Considering medication intake and postpartum pain followed by fetal abortion, our study has discovered that the combination of misoprostol plus methylergonovine showed the best efficacy in pain management. A varied number of guidelines published for pain management by various medical associations have recommended only a normal dosage of common analgesics [37, 38]. However, most of these guidelines describe neither a specific medication type nor a specific dosage in this scope. Moreover, the efficacy of analgesic protocols is limitedly studied in the literature, especially those discussing the prevention and treatment of pain post-miscarriage.

Although they strongly recommend controlling, monitoring, and measuring the pain [39], they have not specified pain measurement methods in women with miscarriages during the first trimester.

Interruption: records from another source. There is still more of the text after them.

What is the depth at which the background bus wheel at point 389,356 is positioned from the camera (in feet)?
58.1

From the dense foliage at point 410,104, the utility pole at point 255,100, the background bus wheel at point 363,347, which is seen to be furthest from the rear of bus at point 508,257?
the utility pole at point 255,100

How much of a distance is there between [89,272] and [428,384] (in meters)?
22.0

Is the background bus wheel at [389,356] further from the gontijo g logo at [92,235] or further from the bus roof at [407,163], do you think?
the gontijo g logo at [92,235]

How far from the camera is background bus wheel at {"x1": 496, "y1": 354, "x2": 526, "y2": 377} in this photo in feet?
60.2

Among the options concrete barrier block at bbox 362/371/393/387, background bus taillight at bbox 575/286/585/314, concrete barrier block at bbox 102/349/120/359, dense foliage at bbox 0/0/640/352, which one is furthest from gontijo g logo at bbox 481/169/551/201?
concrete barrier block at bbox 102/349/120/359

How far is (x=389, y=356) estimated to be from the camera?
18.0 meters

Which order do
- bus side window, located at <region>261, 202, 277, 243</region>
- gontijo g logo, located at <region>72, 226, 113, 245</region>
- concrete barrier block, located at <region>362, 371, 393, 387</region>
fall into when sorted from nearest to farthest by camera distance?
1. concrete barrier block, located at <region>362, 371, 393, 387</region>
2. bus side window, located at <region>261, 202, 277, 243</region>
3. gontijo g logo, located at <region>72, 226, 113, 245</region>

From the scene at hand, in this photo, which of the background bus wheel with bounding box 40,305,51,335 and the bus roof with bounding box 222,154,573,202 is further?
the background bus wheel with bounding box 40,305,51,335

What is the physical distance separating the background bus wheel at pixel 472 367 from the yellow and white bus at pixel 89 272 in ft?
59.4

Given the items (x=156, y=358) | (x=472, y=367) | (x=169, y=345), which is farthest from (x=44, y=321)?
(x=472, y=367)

A study by Kemppainen et al. [40] on pain scaling during a medical abortion in early pregnancy reported a VAS score. Of all the women, 57.7% experienced severe pain (VAS = 70) during abortion care. Also, 93.5% of these women needed additional opioid analgesics such as tramadol or oxycodone despite being administered with regular analgesics for prophylactic pain medication, like ibuprofen and paracetamol. Even though the misoprostol administration did not reduce the risk of pain recurrence, patients treated with misoprostol reported satisfaction. According to Braaten et al. [41], intravenous injections of sedatives did not help reduce the pain in patients with surgical abortion during the first trimester; in contrast to their study, due to the administration of combined misoprostol and methylergonovine, severe pain remained uncovered, and its manifestation occurred in none of the patients. It is noteworthy to mention that methylergometrine can also be used to modulate the pain of origins except miscarriage; for example, Niño-Maldonado et al. reported positive efficacy of methylergometrine for migraine pain modulation in emergency settings [42].

Limitations

Our study had several limitations. First, Short-term follow-up and small sample size were among the barriers that limited the present study. Second, in this study, to evaluate bleeding, only the severity of bleeding was considered, and the volume of bleeding and the average number of days during which there is bleeding was not assessed.

Conclusion

Outpatient treatment in patients with miscarriage can be carried out by administering oxytocin and methylergometrine in combination with misoprostol. This form of medical therapy has positively impacted the expulsion of RPOC during the first trimester and was more cost-effective compared to surgical and hospitalization approaches. Moreover, outpatient treatments in cases of medical abortion and avoidance of hospitalization are advantageous, especially during the COVID-19 pandemic. Not only does it preserve the medical care resources and service management, and effectively improve women’s physical and mental health status, but it is also more convenient for the patients to manage the pain at ease as they receive psychological support from their families at home. Besides, these patients with outpatient treatment often find the opportunity to handle housework affairs and can also meet other children’s needs at home.